Chartier (69 ss.) nos recuerda las tres acepciones antiguas del concepto de biblioteca -lugar destinado a colocar los libros, colección de obras de la misma naturaleza o libros que contienen los catálogos de los libros- en las que convergen el afán por acumular todo el saber, sea en un espacio arquitectónico o en el espacio mismo del libro, en forma de resumen o inventario. La biblioteca del futuro recoge en una pantalla todos los espacios, donde todo lo que ha sido escrito puede ser convocado, reunido, leído... y relacionado. Mucho más que antes, puede ser liberado de la textualidad que el codex imponía, sin perder por ello la posibilidad de aislarse o encerrarse en páginas o pliegos.

Los cambios que esto acarreará, al modificarse la forma de presentación, de lectura, son todavía borrosos: la forma afecta al sentido y los textos no son reducibles, como hemos visto, a su mero contenido semántico: son textos porque son cerrados o aislados, a la vez en el espacio y en el sentido. En la pantalla se despliegan o se abren, modificando la manera en que los leemos, los vemos, los comprendemos.

Podremos, además, alterarlos más allá de la mera glosa o nota marginal, dice Chartier, pero esto afectará sobre todo a lo que ya existe, lo que tenía antes forma de codex, de libro impreso, lo que podremos seguir abriendo o cerrando. Para lo nuevo, para lo que se escriba en adelante desplegado y desplegable como hipertexto en la pantalla, las viejas nociones darán paso a otras nuevas y no hablaremos ya de alterar, como no hablaremos de relacionar cuando ya no contemplemos nada aisladamente.

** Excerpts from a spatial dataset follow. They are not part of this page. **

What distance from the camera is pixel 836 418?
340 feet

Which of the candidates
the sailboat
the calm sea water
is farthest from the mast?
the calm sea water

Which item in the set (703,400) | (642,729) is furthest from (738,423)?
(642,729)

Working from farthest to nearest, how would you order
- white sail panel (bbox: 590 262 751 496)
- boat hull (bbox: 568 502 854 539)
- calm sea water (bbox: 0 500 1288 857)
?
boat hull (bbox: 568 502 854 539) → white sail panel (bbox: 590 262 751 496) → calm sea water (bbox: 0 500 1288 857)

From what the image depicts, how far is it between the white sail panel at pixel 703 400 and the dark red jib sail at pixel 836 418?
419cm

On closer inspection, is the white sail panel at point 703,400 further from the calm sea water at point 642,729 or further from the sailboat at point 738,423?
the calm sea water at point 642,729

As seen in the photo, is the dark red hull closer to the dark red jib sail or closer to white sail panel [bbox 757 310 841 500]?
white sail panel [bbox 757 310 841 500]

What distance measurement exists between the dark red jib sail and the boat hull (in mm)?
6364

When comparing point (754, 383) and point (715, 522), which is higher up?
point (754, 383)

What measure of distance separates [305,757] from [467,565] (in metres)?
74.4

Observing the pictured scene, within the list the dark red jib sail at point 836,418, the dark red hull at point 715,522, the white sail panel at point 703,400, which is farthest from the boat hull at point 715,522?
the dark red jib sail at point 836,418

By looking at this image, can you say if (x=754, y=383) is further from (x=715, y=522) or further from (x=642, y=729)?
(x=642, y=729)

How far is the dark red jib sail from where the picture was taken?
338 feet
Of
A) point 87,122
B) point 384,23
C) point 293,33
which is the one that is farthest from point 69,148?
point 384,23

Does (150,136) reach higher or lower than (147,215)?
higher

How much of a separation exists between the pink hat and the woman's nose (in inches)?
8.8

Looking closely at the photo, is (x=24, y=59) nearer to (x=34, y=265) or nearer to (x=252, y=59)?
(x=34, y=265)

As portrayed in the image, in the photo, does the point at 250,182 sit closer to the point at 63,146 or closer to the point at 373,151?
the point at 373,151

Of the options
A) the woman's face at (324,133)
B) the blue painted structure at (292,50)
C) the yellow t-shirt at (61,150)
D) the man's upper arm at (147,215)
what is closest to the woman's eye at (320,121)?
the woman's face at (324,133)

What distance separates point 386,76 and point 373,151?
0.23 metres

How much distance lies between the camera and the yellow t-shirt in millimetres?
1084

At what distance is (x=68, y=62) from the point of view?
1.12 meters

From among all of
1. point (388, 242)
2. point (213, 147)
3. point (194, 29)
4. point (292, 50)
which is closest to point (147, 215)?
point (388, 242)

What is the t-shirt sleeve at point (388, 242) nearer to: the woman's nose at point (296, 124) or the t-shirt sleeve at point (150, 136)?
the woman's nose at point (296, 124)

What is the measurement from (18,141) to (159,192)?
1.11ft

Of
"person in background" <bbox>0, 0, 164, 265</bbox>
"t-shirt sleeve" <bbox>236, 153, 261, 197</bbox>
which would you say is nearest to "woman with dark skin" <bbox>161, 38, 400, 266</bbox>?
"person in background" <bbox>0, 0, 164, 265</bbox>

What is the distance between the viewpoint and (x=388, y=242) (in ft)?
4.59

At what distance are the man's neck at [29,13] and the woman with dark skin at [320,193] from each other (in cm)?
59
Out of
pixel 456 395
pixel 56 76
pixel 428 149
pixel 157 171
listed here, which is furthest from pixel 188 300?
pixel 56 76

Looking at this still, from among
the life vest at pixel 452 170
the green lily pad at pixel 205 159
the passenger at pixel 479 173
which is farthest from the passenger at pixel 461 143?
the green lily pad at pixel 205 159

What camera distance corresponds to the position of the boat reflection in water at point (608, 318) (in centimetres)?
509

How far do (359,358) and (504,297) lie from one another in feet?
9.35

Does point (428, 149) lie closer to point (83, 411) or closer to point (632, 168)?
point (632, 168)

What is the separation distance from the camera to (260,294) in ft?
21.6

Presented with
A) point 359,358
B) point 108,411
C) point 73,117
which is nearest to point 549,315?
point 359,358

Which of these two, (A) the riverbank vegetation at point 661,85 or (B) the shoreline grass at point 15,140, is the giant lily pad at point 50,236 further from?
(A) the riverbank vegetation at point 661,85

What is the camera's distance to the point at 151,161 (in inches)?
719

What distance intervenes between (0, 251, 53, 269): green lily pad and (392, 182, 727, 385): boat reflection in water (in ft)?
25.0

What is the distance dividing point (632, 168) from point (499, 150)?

La forma de ver las cosas, en lo que antes tenía relación con el libro y el documento aislado cambiará. ¿Seguiremos hablando de literatura cuando lo que escribamos no vaya destinado a ser un libro impreso? Este artículo, destinado a una revista electrónica, depende todavía de un procesador de textos y de un formato página, que esa revista todavía mantiene, en parte. ¿Cómo será el ensayo del futuro y la revista hipertextual a la que vaya destinado? Hemos querido aquí sugerir algunas posiblidades, ya en marcha; otras se adivinan, todavía borrosas, para lo que aún hemos de inventar.